● **Description of the task**: Output everything in the listing below, from the line containing "this 640×480 image." down to the line containing "damaged toyota sedan [372, 101, 564, 178]", as a two-column CSV with the headers instruction and response. Each row holds one detector paragraph and the lines listed after it, with each field in double quotes and line breaks replaced by spaces.

● **Given data**:

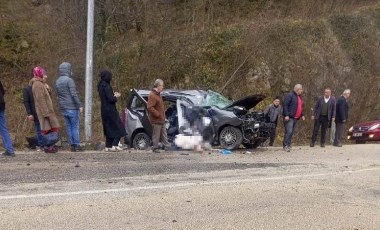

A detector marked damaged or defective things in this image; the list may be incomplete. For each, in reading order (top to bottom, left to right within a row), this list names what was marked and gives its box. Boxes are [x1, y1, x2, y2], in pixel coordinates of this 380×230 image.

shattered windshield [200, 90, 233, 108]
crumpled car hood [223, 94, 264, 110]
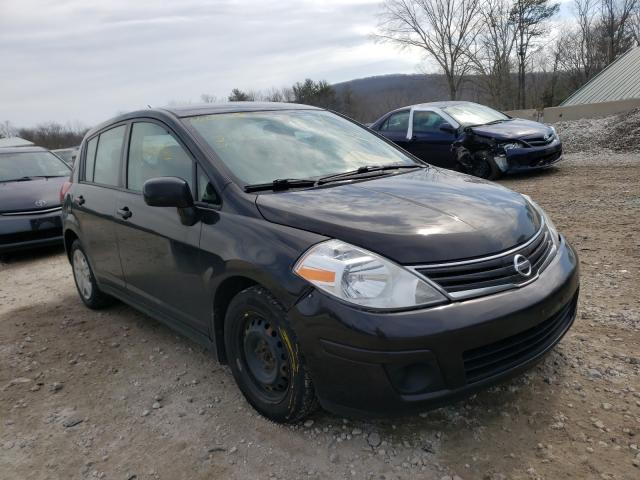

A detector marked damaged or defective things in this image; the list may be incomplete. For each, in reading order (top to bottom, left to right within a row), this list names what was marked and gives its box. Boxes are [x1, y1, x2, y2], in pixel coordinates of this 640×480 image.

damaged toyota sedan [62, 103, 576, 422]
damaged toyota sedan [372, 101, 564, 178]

--

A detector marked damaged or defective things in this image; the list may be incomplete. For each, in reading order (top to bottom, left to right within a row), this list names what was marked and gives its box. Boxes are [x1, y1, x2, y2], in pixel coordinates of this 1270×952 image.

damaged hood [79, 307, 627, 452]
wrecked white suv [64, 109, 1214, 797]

● **Answer to the task**:
instruction,response
"A detector marked damaged or defective things in this image; the list may be incomplete. For each, in reading order (top to bottom, left to right within a row), this list names what was marked and gives its box. Boxes are [x1, y1, x2, y2], in pixel coordinates of this 640×480 image.","damaged toyota sedan [62, 103, 576, 422] damaged toyota sedan [372, 101, 564, 178]"